═══ Source passage
Reputation: 38225
I am using the following code for finding number of occurrences of a word memory
in a file and I am getting the wrong result. Can you please help me to know what I am missing?
NOTE1: The question is looking for exact occurrence of word "memory"! NOTE2: What I have realized they are exactly looking for "memory" and even something like "memory," is not accepted! That was the part which has brought up the confusion I guess. I tried it for word "action" and the correct answer is 7! You can try as well.
#names=scan("hamlet.txt", what=character())
names <- scan('http://pastebin.com/raw.php?i=kC9aRvfB', what=character())
Read 28230 items
> length(grep("memory",names))
[1] 9
Here's the file
Upvotes: 5
Views: 1751
Reputation: 1401
The problem is really Shakespeare's use of punctuation. There are a lot of apostrophes (') in the text. When the R function scan
encounters an apostrophe it assumes it is the start of a quoted string and reads all characters up until the next apostrophe into a single entry of your names
array. One of these long entries happens to include two instances of the word "memory" and so reduces the total number of matches by one.
You can fix the problem by telling scan
to regard all quotation marks as normal characters and not treat them specially:
names <- scan('http://pastebin.com/raw.php?i=kC9aRvfB', what=character(), quote=NULL )
Be careful when using the R implementation of grep
. It does not behave in exactly the same way as the usual GNU/Linux program. In particular, the way you have used it here WILL find the number of matching words and not just the total number of matching lines as some people have suggested.
Upvotes: 7
Reputation: 7905
As pointed by @andrew, my previous answer would give wrong results if a word repeats on the same line. Based on other answers/comments, this one seems ok:
names = scan('http://pastebin.com/raw.php?i=kC9aRvfB', what=character(), quote=NULL )
idxs = grep("memory", names, ignore.case = TRUE)
length(idxs)
# [1] 10
Upvotes: 3
══════
▶ [Aim of the task]:
In the code lines of the forum thread, name every argument that is passed by name, such as one written as name=value. Answer using only the forum thread above.
═══ Dataset rows
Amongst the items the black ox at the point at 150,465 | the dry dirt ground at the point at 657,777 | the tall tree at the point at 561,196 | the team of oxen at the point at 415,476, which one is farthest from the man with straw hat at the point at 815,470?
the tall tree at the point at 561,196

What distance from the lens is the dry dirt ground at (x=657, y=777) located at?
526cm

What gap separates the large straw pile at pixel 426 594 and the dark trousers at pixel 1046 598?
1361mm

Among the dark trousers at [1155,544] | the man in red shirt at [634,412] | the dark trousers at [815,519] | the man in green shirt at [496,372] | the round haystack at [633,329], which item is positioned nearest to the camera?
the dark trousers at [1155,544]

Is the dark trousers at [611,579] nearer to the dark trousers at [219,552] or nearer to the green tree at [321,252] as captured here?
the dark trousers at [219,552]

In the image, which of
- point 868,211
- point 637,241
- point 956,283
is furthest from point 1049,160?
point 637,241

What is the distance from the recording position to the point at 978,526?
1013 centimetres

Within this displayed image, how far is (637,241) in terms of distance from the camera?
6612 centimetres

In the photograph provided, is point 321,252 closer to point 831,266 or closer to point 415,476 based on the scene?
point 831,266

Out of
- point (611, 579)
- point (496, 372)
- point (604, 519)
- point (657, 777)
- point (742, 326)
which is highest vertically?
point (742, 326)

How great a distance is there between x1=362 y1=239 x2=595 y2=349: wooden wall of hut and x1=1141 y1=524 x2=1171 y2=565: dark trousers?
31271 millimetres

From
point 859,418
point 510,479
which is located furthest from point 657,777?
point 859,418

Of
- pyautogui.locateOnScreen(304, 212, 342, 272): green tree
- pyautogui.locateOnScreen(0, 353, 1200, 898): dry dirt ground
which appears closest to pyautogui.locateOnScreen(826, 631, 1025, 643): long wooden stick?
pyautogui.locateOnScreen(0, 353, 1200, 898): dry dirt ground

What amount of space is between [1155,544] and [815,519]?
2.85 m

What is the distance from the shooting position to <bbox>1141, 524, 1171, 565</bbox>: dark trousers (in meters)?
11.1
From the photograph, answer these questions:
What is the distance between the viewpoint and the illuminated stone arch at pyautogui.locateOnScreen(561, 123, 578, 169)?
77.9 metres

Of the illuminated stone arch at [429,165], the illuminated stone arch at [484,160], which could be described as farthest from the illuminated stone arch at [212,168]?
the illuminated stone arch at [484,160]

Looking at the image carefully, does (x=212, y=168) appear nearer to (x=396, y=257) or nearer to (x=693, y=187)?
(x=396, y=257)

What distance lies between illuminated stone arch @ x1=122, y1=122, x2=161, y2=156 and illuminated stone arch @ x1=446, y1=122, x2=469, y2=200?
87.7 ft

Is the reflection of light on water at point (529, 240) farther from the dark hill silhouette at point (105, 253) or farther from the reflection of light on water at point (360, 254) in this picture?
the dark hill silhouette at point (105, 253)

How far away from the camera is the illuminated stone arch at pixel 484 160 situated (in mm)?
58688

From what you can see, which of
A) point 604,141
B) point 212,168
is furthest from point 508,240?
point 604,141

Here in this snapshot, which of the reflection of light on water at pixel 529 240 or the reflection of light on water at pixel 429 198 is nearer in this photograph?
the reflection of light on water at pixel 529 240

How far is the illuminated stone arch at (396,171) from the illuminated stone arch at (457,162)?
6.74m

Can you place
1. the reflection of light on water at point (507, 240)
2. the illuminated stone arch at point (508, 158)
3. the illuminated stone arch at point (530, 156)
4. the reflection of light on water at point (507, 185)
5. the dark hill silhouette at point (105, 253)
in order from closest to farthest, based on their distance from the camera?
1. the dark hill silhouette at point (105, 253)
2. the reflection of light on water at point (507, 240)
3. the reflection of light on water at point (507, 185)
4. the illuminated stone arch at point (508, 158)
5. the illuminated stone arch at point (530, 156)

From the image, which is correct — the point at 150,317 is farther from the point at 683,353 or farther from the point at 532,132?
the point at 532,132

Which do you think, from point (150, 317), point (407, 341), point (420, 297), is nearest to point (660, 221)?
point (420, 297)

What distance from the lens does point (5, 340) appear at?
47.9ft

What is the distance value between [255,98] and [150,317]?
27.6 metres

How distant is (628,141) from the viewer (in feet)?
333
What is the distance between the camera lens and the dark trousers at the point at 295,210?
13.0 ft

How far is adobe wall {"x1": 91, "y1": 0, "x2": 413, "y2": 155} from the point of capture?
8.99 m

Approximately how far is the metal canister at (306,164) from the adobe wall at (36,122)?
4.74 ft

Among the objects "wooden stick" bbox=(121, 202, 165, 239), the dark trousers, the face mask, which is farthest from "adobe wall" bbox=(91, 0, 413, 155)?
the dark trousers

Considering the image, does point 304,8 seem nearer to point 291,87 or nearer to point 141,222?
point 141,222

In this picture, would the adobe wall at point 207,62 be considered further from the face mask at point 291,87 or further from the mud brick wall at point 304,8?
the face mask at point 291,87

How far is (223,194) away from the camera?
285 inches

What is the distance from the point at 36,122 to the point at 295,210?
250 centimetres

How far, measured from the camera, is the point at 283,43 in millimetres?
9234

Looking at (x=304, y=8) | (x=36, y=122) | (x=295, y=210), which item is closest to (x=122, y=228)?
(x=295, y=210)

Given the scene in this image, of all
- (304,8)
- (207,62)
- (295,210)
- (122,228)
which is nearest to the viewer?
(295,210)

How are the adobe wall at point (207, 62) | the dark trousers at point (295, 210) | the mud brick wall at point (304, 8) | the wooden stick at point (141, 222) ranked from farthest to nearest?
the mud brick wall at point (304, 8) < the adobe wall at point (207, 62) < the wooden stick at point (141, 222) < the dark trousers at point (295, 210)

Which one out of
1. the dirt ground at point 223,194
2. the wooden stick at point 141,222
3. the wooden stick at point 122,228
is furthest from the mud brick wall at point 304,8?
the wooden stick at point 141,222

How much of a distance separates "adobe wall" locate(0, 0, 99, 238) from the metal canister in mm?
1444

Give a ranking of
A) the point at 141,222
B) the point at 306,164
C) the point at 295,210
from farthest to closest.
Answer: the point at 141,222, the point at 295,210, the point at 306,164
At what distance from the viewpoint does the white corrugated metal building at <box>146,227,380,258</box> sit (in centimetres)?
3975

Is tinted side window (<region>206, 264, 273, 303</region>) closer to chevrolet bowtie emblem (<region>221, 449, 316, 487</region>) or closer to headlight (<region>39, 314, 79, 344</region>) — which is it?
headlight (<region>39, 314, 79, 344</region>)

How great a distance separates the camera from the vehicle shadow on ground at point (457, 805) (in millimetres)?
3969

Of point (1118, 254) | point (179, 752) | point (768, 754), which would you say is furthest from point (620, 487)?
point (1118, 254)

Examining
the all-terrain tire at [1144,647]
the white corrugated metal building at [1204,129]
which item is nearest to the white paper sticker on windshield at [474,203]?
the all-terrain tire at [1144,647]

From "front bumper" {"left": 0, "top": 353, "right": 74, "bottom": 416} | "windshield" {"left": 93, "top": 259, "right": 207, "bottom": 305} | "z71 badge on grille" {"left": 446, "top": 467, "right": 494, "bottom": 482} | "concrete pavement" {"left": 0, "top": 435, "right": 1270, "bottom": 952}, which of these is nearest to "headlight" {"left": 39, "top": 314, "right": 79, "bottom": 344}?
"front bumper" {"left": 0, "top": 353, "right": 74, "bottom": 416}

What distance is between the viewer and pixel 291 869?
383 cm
══════
▶ [Answer to the problem]:
what, quote, ignore.case